Imam Ghazali dalam Ihya'ulumiddin mengatakan “La adri adalah setengah dari pengetahuan. Barang siapa diam karena tidak tahu dan itu dilakukan karena Allah, maka pahalanya TIDAK lebih rendah daripada mengatakan (karena dia tahu). Karena mengakui ketidaktahuan amat berat. Karena kabaikan diam disebabkan tidak tahu karena Allah adalah bentuk kewara’an (kehati-hatian) seperti mereka yang menjawab karena tahu adalah tabaru’an (pemberian).

Fenomena munculnya para ulama bodoh memang sudah disampaikan oleh Rasulullah SAW dalam sebuah hadits:

إِنَّ اللَّهَ لاَ يَقْبِضُ العِلْمَ انْتِزَاعًا يَنْتَزِعُهُ مِنَ العِبَادِ، وَلَكِنْ يَقْبِضُ العِلْمَ بِقَبْضِ العُلَمَاءِ، حَتَّى إِذَا لَمْ يُبْقِ عَالِمًا اتَّخَذَ النَّاسُ رُءُوسًا جُهَّالًا، فَسُئِلُوا فَأَفْتَوْا بِغَيْرِ عِلْمٍ، فَضَلُّوا وَأَضَلُّوا

“Sesungguhnya Allah tidak mencabut ilmu dengan mencabutnya secara langsung dari hamba-hambaNya. Akan tetapi Allah mencabut ilmu dengan mewafatkan para ulama. Sehingga apabila Allah tidak menyisakan seorang alim pun, orang-orang akan menjadikan orang-orang bodoh sebagai pemimpin, maka ketika mereka ditanya mereka akan berfatwa dengan tanpa landasan ilmu, mereka sesat dan menyesatkan”. (Muttafaq ‘Alaih).

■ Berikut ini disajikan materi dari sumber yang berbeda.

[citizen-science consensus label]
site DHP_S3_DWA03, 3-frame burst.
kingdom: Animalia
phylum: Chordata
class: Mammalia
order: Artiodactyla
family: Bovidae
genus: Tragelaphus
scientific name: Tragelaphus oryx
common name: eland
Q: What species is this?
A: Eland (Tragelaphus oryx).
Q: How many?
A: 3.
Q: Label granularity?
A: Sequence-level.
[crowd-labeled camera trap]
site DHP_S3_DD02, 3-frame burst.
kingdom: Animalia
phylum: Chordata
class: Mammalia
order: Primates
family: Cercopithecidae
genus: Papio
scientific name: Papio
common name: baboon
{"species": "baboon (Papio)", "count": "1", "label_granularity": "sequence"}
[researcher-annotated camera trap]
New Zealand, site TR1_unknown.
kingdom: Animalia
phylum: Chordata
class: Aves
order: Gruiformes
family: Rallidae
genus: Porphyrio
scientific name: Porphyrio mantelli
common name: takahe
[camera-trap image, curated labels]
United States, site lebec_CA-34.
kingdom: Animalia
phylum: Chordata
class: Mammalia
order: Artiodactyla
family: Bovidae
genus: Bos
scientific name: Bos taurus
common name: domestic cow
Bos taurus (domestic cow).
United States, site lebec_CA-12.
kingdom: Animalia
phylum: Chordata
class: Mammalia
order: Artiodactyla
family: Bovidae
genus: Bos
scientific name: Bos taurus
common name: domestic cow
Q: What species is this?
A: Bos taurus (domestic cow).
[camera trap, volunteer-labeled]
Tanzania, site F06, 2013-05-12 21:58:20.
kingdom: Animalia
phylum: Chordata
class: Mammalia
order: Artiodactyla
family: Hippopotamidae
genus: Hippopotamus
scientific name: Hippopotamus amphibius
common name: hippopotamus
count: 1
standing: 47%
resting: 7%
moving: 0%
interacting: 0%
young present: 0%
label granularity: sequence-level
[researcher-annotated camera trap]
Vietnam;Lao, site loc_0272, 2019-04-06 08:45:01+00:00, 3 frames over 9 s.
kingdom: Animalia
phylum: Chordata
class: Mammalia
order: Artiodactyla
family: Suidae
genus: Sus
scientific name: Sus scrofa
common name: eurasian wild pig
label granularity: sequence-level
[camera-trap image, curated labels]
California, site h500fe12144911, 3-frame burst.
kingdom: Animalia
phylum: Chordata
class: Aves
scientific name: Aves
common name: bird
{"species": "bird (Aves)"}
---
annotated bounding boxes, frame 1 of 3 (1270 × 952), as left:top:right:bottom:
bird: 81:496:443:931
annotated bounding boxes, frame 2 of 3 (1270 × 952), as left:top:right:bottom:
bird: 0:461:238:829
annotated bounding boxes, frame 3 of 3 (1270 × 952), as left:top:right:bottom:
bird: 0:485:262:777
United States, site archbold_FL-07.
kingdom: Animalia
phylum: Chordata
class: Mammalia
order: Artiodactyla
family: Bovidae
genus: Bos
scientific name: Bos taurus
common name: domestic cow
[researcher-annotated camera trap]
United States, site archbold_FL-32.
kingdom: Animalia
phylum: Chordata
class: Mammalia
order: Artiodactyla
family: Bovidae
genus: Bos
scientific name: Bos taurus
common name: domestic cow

Berhati-hatilah dalam memberikan fatwa. Mengapa?. Karena fatwa yang salah atau penjelasan yang salah alias ngawur dalam menjawab tanpa landasan ilmu, dosanya bukan ditanggung oleh yang bertanya atau diberi fatwa TETAPI ditanggung yang menjawab atau memberikan fatwa.

Rosulullah saw bersabda:

مَنْ أُفْتِيَ بِغَيْرِ عِلْمٍ كَانَ إِثْمُهُ عَلَى مَنْ أَفْتَاهُ

“Siapa yang diberi fatwa tanpa landasan ilmu, maka dosanya atas orang yang memberi fatwa”. (HR.Abu Dawud)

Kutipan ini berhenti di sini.